Not everyone is convinced that the training will actually prevent concussions. Former NFL tight end Nate Jackson says it might work in practice, but the tips will all go out the window in a real game.

"They can easily talk about these steps and techniques to making a safe tackle, but really the most effective way to hit and to tackle is to shoot yourself into them with your head," Jackson says. "When there's a game happening, and you get put in that survival mode, you react and you go headfirst. You go with the most effective way to do it."

Still, doctors and scientists are hopeful the techniques will stick. Gerard Gioia, a neuropsychologist at the Children's National Medical Center in Washington, D.C., says if kids learn these techniques early, they will become instinctive.

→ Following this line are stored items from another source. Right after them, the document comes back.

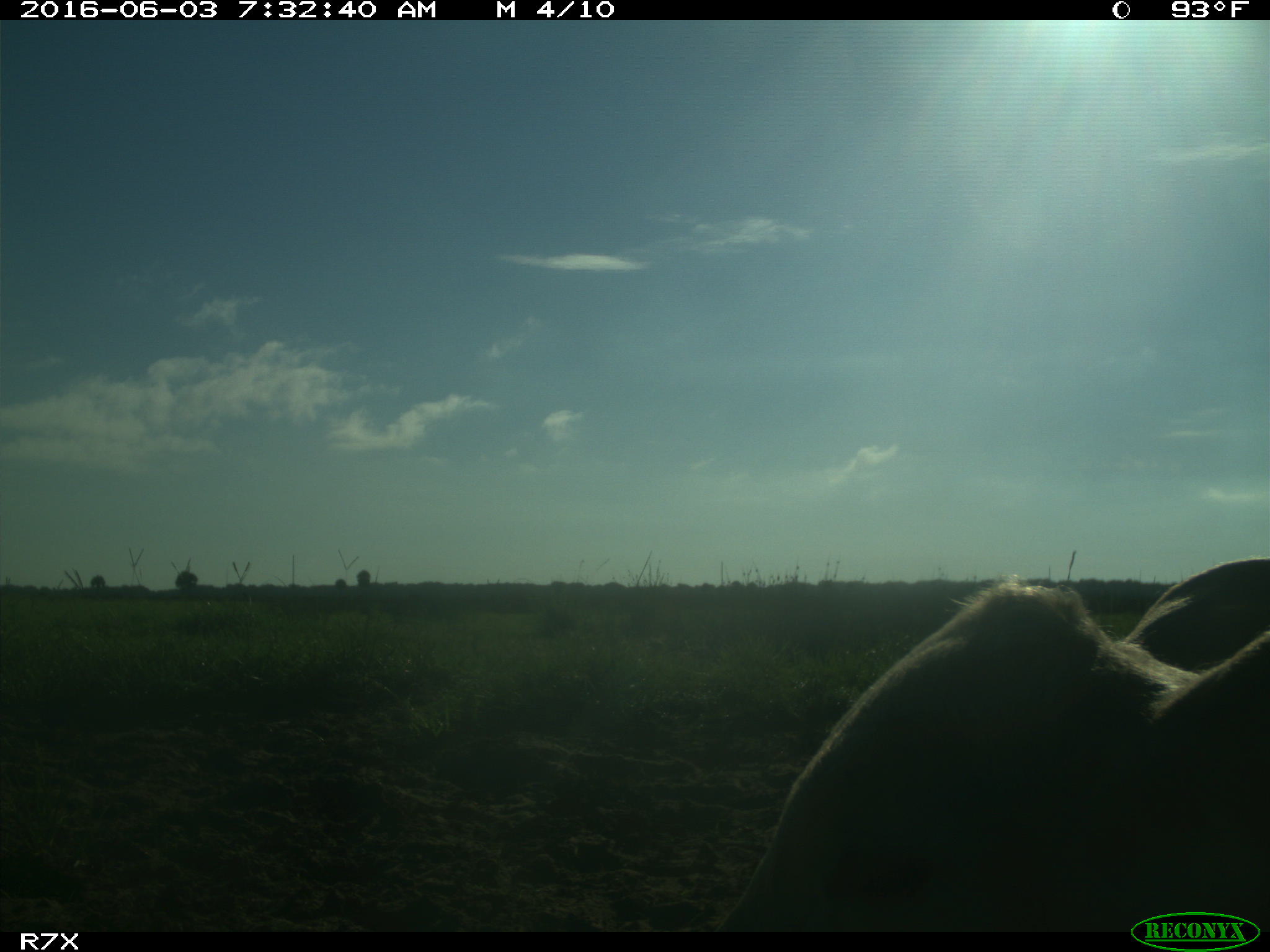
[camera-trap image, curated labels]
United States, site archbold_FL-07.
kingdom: Animalia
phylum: Chordata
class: Mammalia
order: Artiodactyla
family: Bovidae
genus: Bos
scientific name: Bos taurus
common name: domestic cow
Bos taurus (domestic cow).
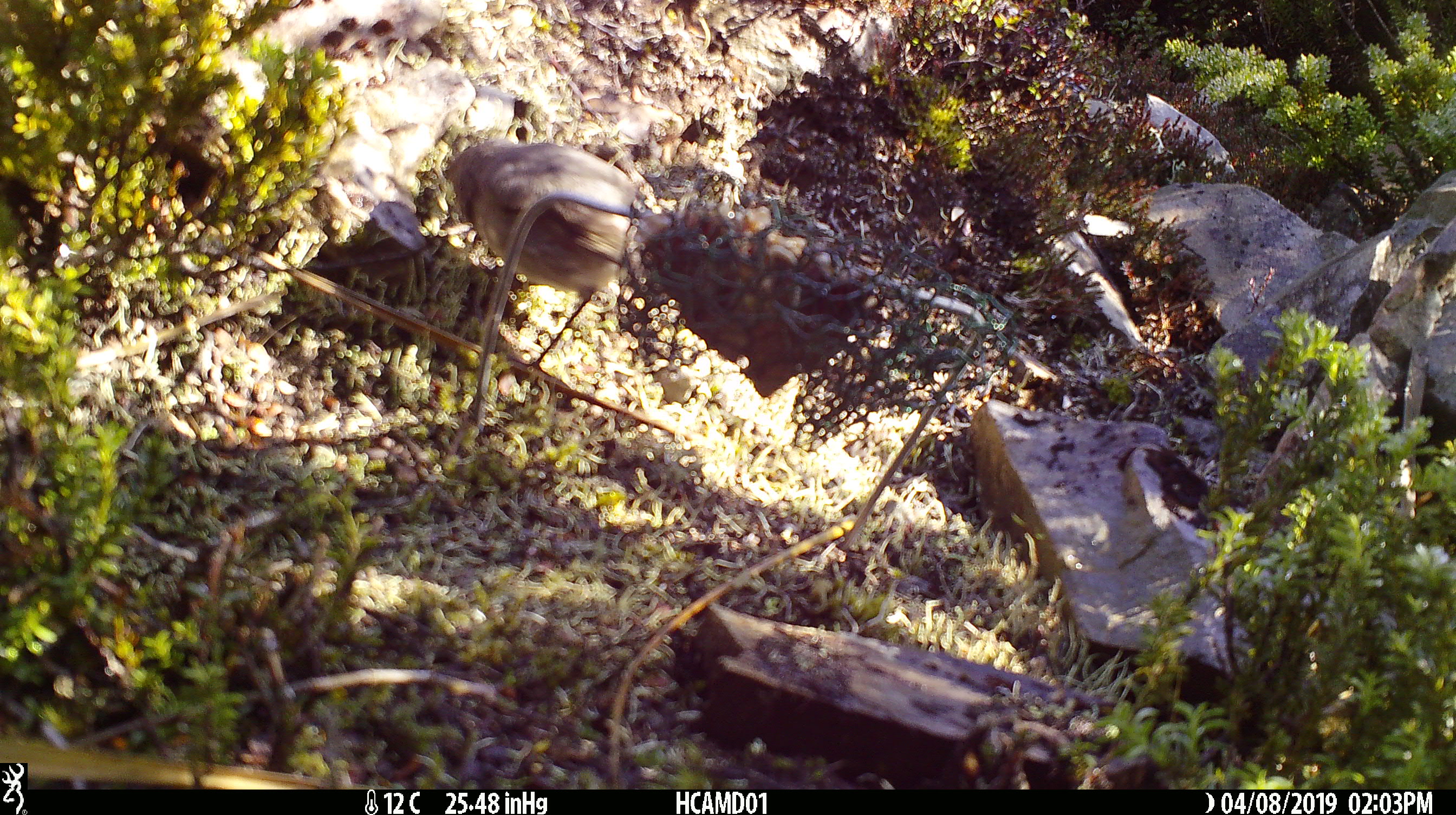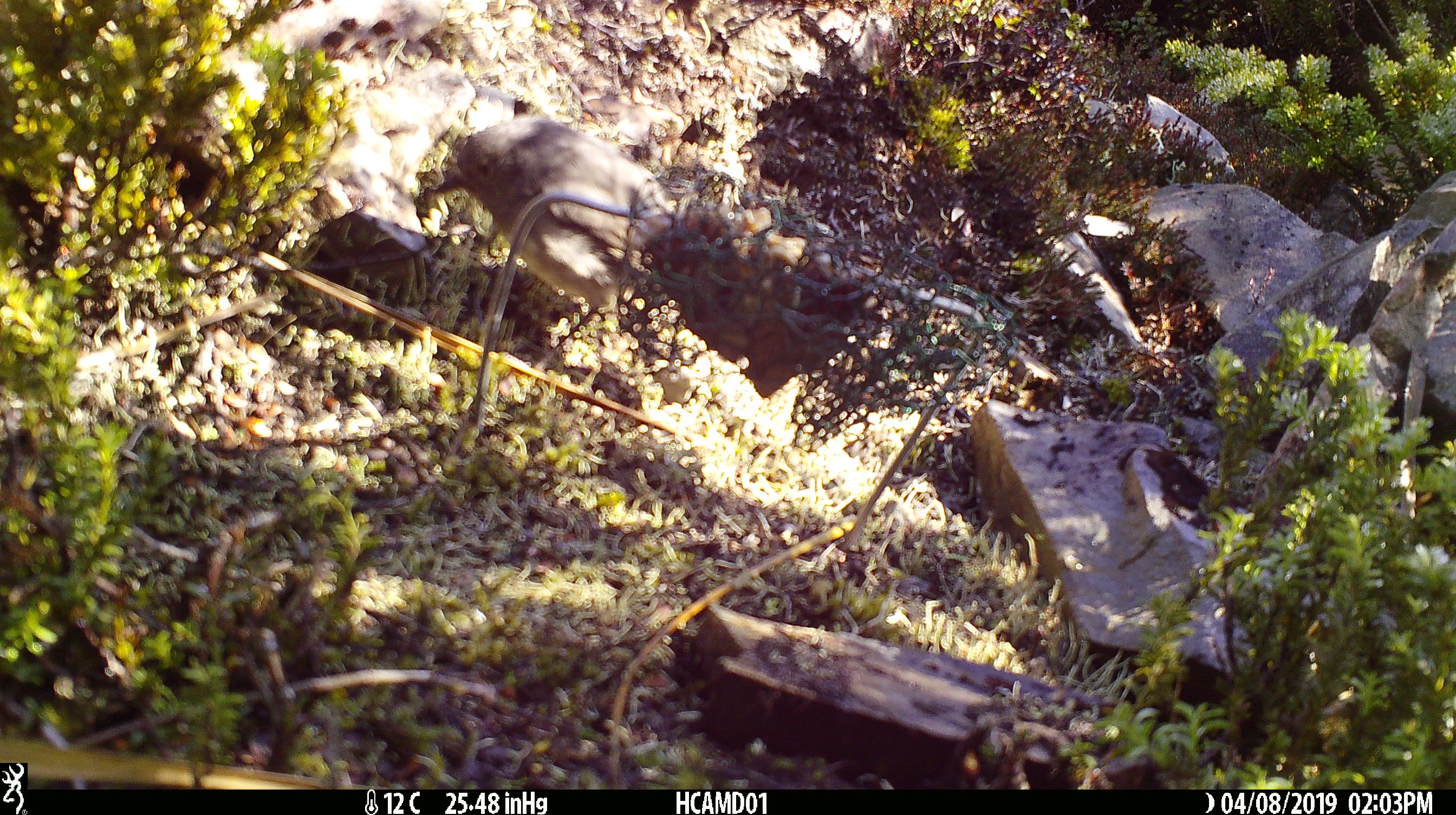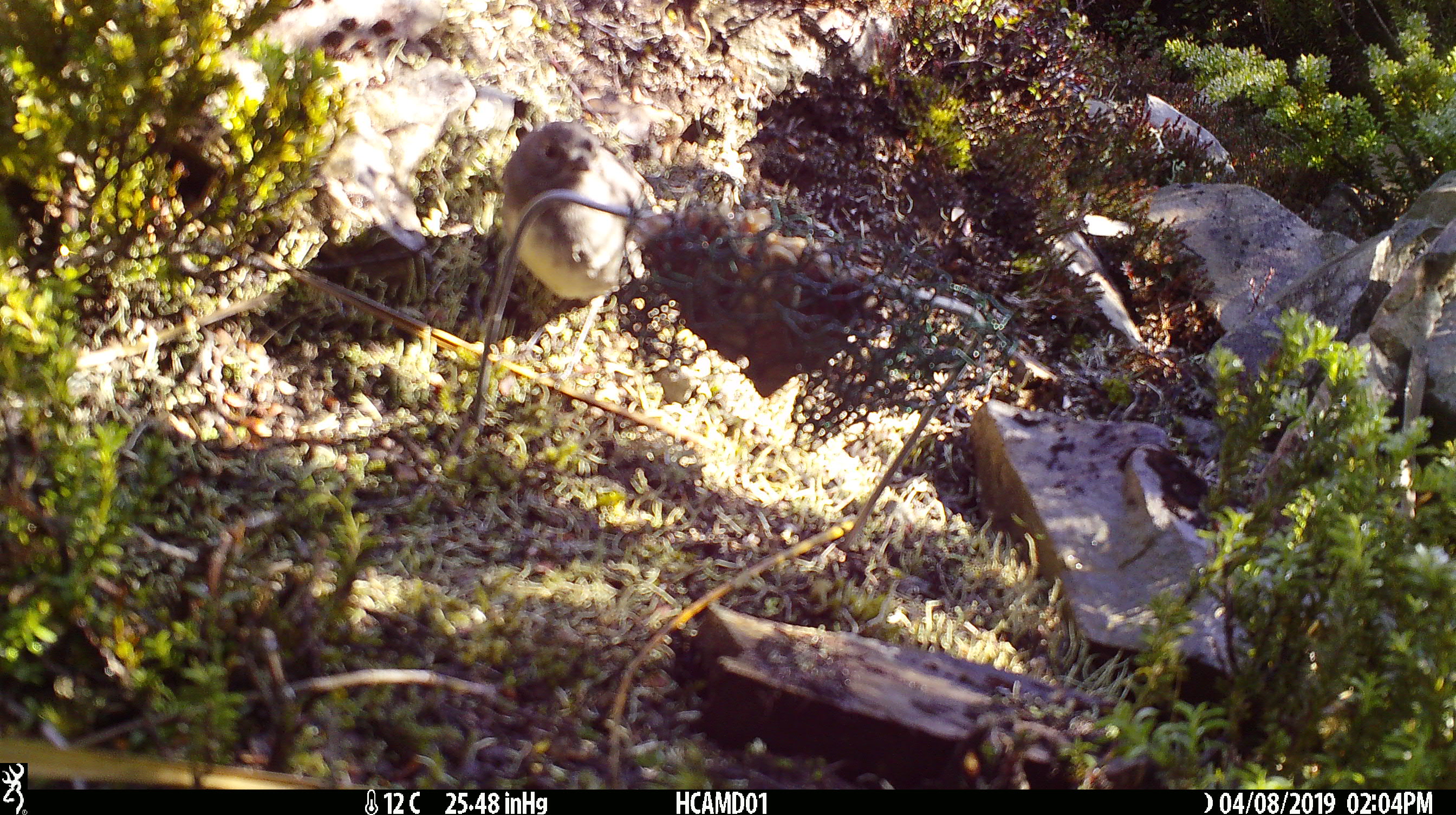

"You've been taught how to do this all along, and the same way we learn any kind of skill," Gioia says, "with enough practice and with enough appropriate coaching along the way, your best way of winning is to keep yourself in the game and to do this properly."

At the Heads Up drill, Tracey Weekley is watching her 12-year-old run into a tackle dummy twice his size. She says her son has already suffered two concussions while playing recreational football.

"I wish that every youth football, from middle school, high school and rec, would have to take this seminar," Weekley says. "But you have coaches that are teaching the way they were taught when they were playing football. So they're teaching, harder the hit, the better the hit."

Many coaches are getting the message, though. After pilot testing two years ago, more than 2,000 youth leagues have signed up. Thirty-five high schools nationwide are using the technique, and two of those teams won state championships.

Even the pros are buying in — theoretically. The NFL has added rules that mirror the Heads Up fundamentals, but the safest methods may not reach the professional level until the kids at Heads Up clinics grow up.